Text for analysis:

● ● ●

[jira] [Updated] (CASSANDRA-9033) Upgrading from 2.1.1 to 2.1.3 with LCS and many sstable files makes nodes unresponsive

Philip Thompson (JIRA) Wed, 25 Mar 2015 07:44:21 -0700

     [ 
https://issues.apache.org/jira/browse/CASSANDRA-9033?page=com.atlassian.jira.plugin.system.issuetabpanels:all-tabpanel
 ]


Philip Thompson updated CASSANDRA-9033:
---------------------------------------
    Assignee: Marcus Eriksson

> Upgrading from 2.1.1 to 2.1.3 with LCS  and many sstable files makes nodes 
> unresponsive
> ---------------------------------------------------------------------------------------
>
>                 Key: CASSANDRA-9033
>                 URL: https://issues.apache.org/jira/browse/CASSANDRA-9033
>             Project: Cassandra
>          Issue Type: Bug
>         Environment: * Ubuntu 14.04.2 - Linux ip-10-0-2-122 3.13.0-46-generic 
> #79-Ubuntu SMP Tue Mar 10 20:06:50 UTC 2015 x86_64 x86_64 x86_64 GNU/Linux
> * EC2 m2-xlarge instances [4cpu, 16GB RAM, 1TB storage on 3 platters]
> * 12 nodes running a mix of 2.1.1 and 2.1.3
> * 8GB stack size with offheap objects
>            Reporter: Brent Haines
>            Assignee: Marcus Eriksson
>            Priority: Blocker
>         Attachments: cassandra-env.sh, cassandra.yaml, system.log.1.zip
>
>
> We have an Event Log table using LCS that has grown fast. There are more than 
> 100K sstable files that are around 1KB. Increasing compactors and adjusting 
> compaction throttling upward doesn't make a difference. It has been running 
> great though until we upgraded to 2.1.3. Those nodes needed more RAM for the 
> stack (12 GB) to even have a prayer of responding to queries. They bog down 
> and become unresponsive. There are no GC messages that I can see, and no 
> compaction either.

● ● ●

Information provided:
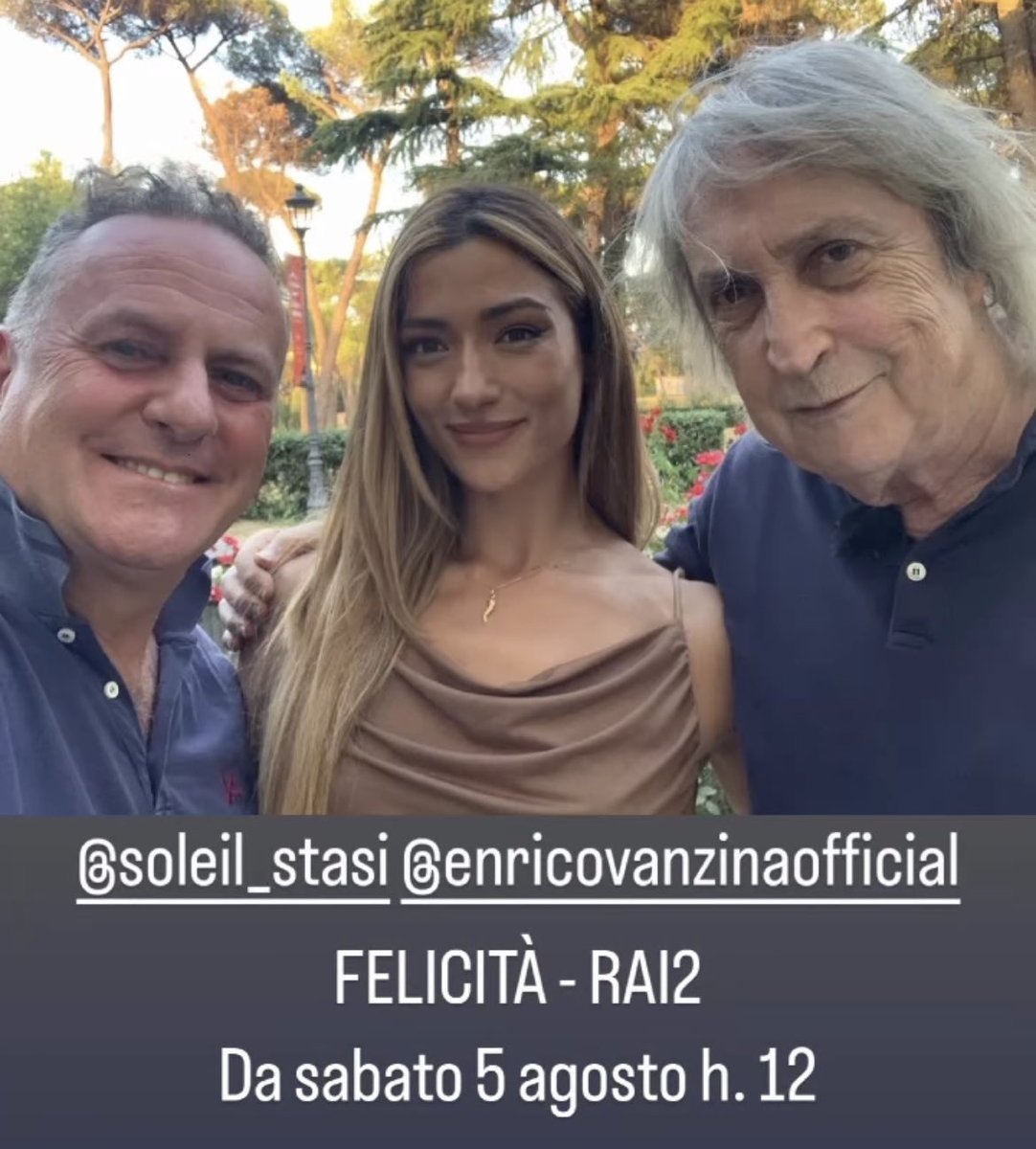 Menefreghista97's tweet photo. La mia bambina sbarca sulla rai
Tanto,tanto proud,debolissima🤧✨
#solearmy
https://t.co/QDsqrOfz9V https://t.co/yDHDE4rl1M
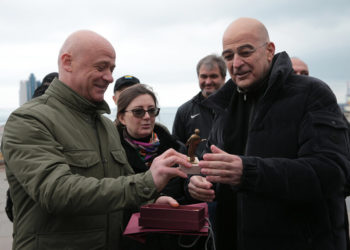 Ο υπουργός Εξωτερικών Νίκος Δένδιας λαμβάνει δώρο κατά τη συνάντησή του με το δήμαρχο της Οδησσού (φωτ.: ΑΠΕ-ΜΠΕ/ Γιώργος Βιτσαράς)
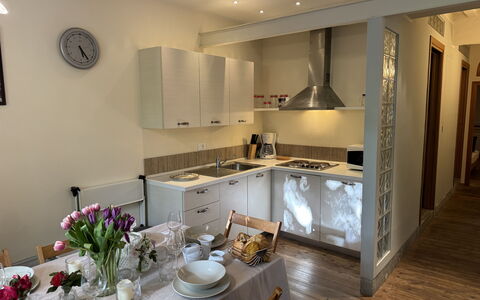 Alle Mura: Möbel, Interior Design, Flooring, Fussboden, Holz, Küche, Countertop, Decke, Zimmer, Küchengerät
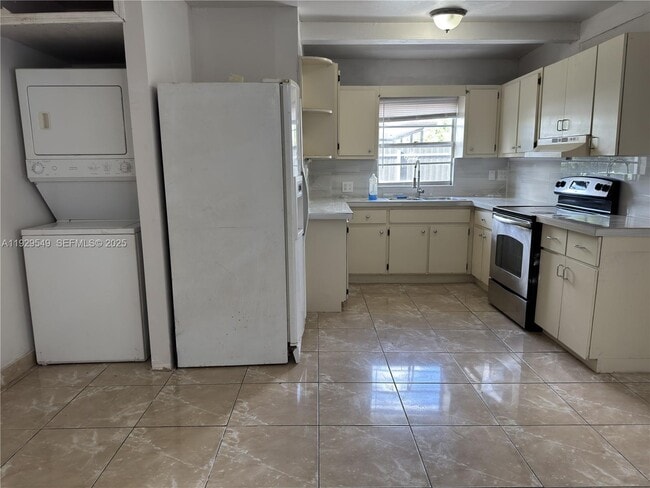 Photo - 343 W 42nd St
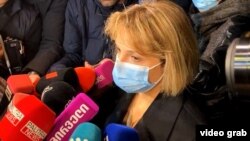 ომბუდსმენმა სააკაშვილთან შეხვედრის შემდეგ მედიას უთხრა, რომ სააკაშვილი რუსთავიდან თბილისში, გლდანის მე-18 დაწესებულებაში ისე გადაიყვანეს, რომ მას ამის შესახებ ინფორმაცია არ ჰქონდა.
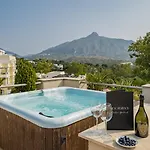Molo Residences Boutique & מלון דירות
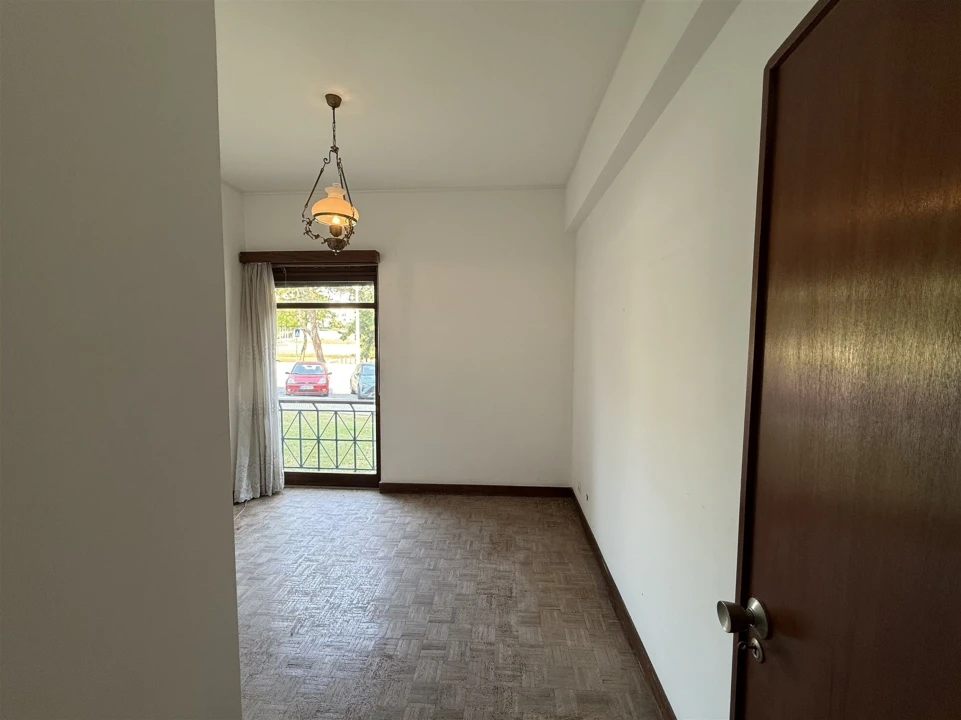 Apartamento T3 para Venda em Buarcos Foto 12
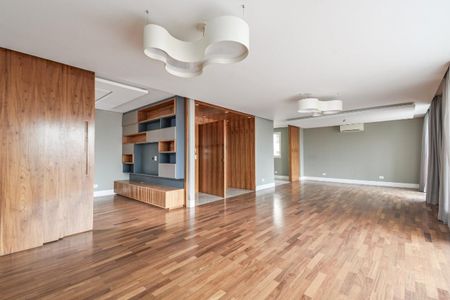 Apartamento à venda com 235m², 4 quartos e 4 vagas
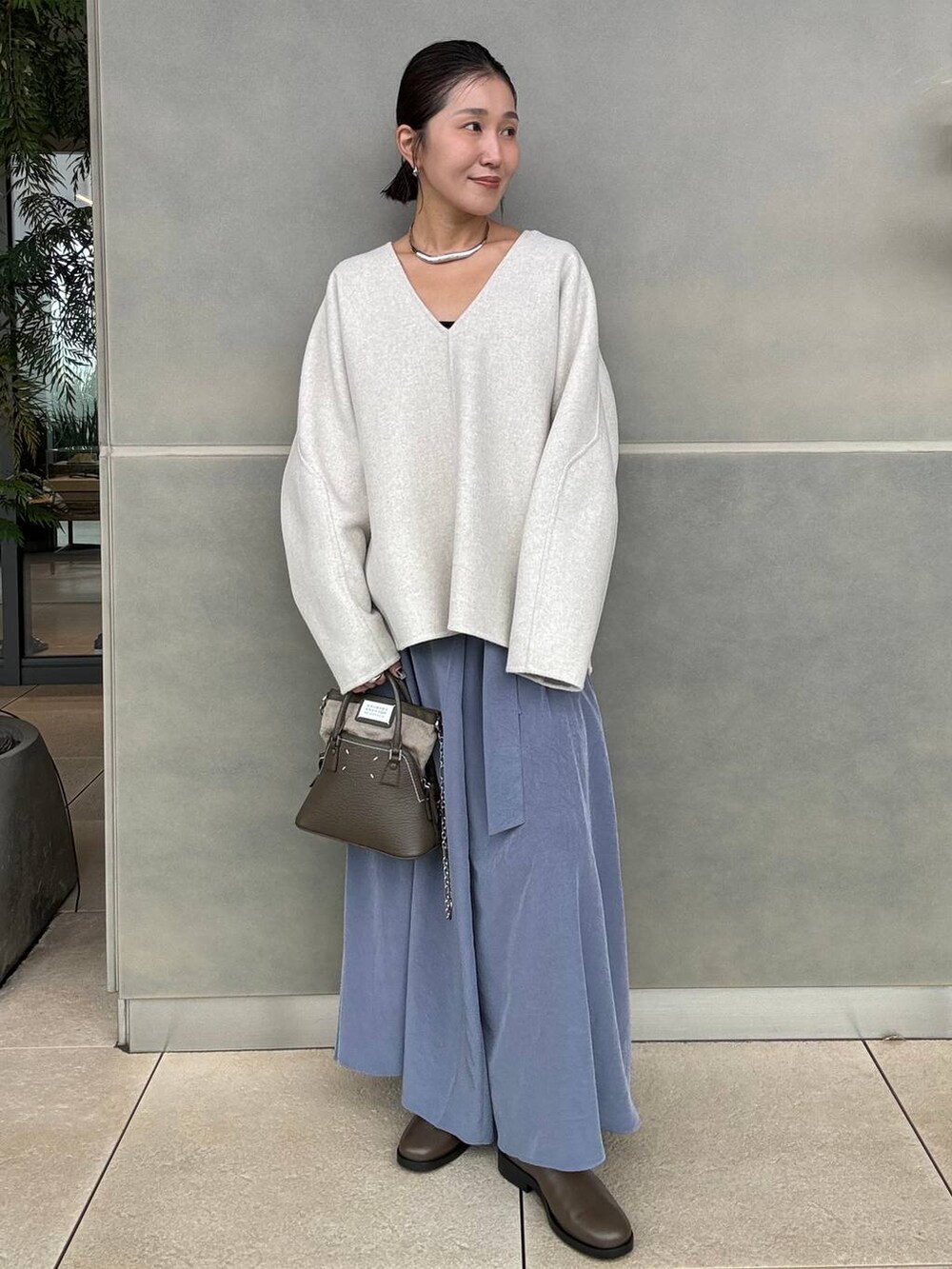 ホワイト系のその他トップス、ブルー系のスカートを着用したレディースの秋コーディネートの2枚目の写真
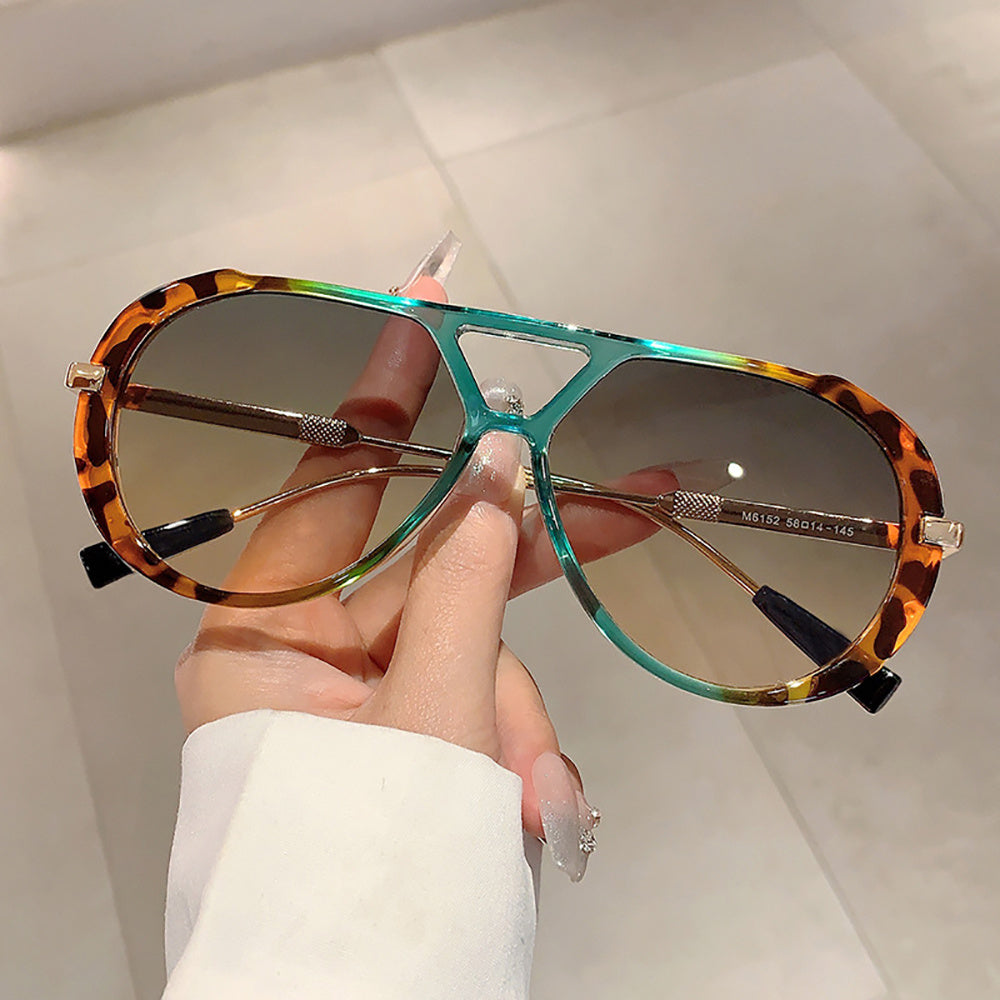Round Double Bridge Colorful Sunglasses for Women – Retro Circle Frame UV Protection Shades for Summer Festivals Beach Vacation Trendy Eyewear Gift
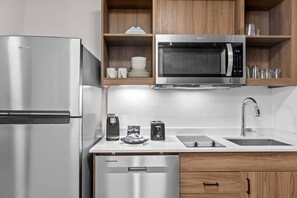 Standard Room, 2 Queen Beds, Non Smoking | Free WiFi - Everhome Suites Bowling Green (Bowling Green)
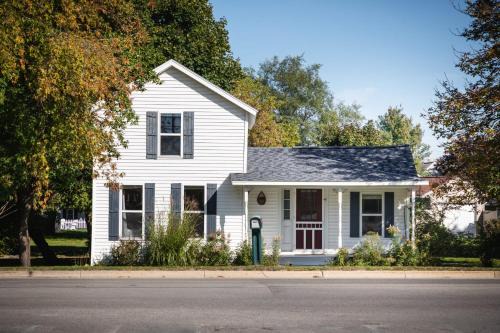 Elk Rapids Casa | Ames Cottage Elk Rapids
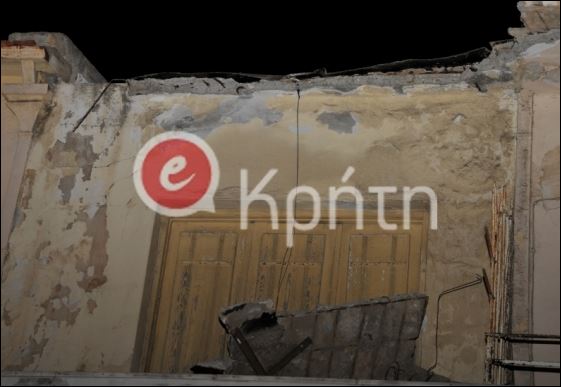 Κατέρρευσε ταράτσα στο κέντρο του Ηρακλείου – ΦΩΤΟ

● ● ●

Exercise tasks:
1 - In the Cassandra issue report, how much RAM did the nodes need for the stack after the upgrade to 2.1.3 before they could respond to queries?
2 - Please carry on the Cassandra issue report from the point where it stops.

Responses per task:
1 - 12 GB

2 -
> The only work-around I have found is to decommission, blow away the big CF 
> and rejoin. That happens in about 20 minutes and everything is freaking happy 
> again. The size of the files is more like what I'd expect as well. 
> Our schema: 
> {code}
> cqlsh> describe columnfamily data.stories
> CREATE TABLE data.stories (
>     id timeuuid PRIMARY KEY,
>     action_data timeuuid,
>     action_name text,
>     app_id timeuuid,
>     app_instance_id timeuuid,
>     data map<text, text>,
>     objects set<timeuuid>,
>     time_stamp timestamp,
>     user_id timeuuid
> ) WITH bloom_filter_fp_chance = 0.01
>     AND caching = '{"keys":"ALL", "rows_per_partition":"NONE"}'
>     AND comment = 'Stories represent the timeline and are placed in the 
> dashboard for the brand manager to see'
>     AND compaction = {'min_threshold': '4', 'class': 
> 'org.apache.cassandra.db.compaction.SizeTieredCompactionStrategy', 
> 'max_threshold': '32'}
>     AND compression = {'sstable_compression': 
> 'org.apache.cassandra.io.compress.LZ4Compressor'}
>     AND dclocal_read_repair_chance = 0.1
>     AND default_time_to_live = 0
>     AND gc_grace_seconds = 864000
>     AND max_index_interval = 2048
>     AND memtable_flush_period_in_ms = 0
>     AND min_index_interval = 128
>     AND read_repair_chance = 0.0
>     AND speculative_retry = '99.0PERCENTILE';
> cqlsh> 
> {code}
> There were no log entries that stood out. It pretty much consisted of "x is 
> down" "x is up" repeated ad infinitum. I have attached the zipped system.log 
> that has the situation after the upgrade and then after I stopped, removed 
> system, system_traces, OpsCenter, and data/stories-/* and restarted. 
> It has rejoined the cluster now and is busy read-repairing to recover its 
> data.
> On another note, we see a lot of this during repair now (on all the nodes): 
> {code}
> ERROR [AntiEntropySessions:5] 2015-03-24 20:03:10,207 RepairSession.java:303 
> - [repair #c5043c40-d260-11e4-a2f2-8bb3e2bbdb35] session completed with the 
> following error
> java.io.IOException: Failed during snapshot creation.
>         at 
> org.apache.cassandra.repair.RepairSession.failedSnapshot(RepairSession.java:344)
>  ~[apache-cassandra-2.1.3.jar:2.1.3]
>         at 
> org.apache.cassandra.repair.RepairJob$2.onFailure(RepairJob.java:146) 
> ~[apache-cassandra-2.1.3.jar:2.1.3]
>         at com.google.common.util.concurrent.Futures$4.run(Futures.java:1172)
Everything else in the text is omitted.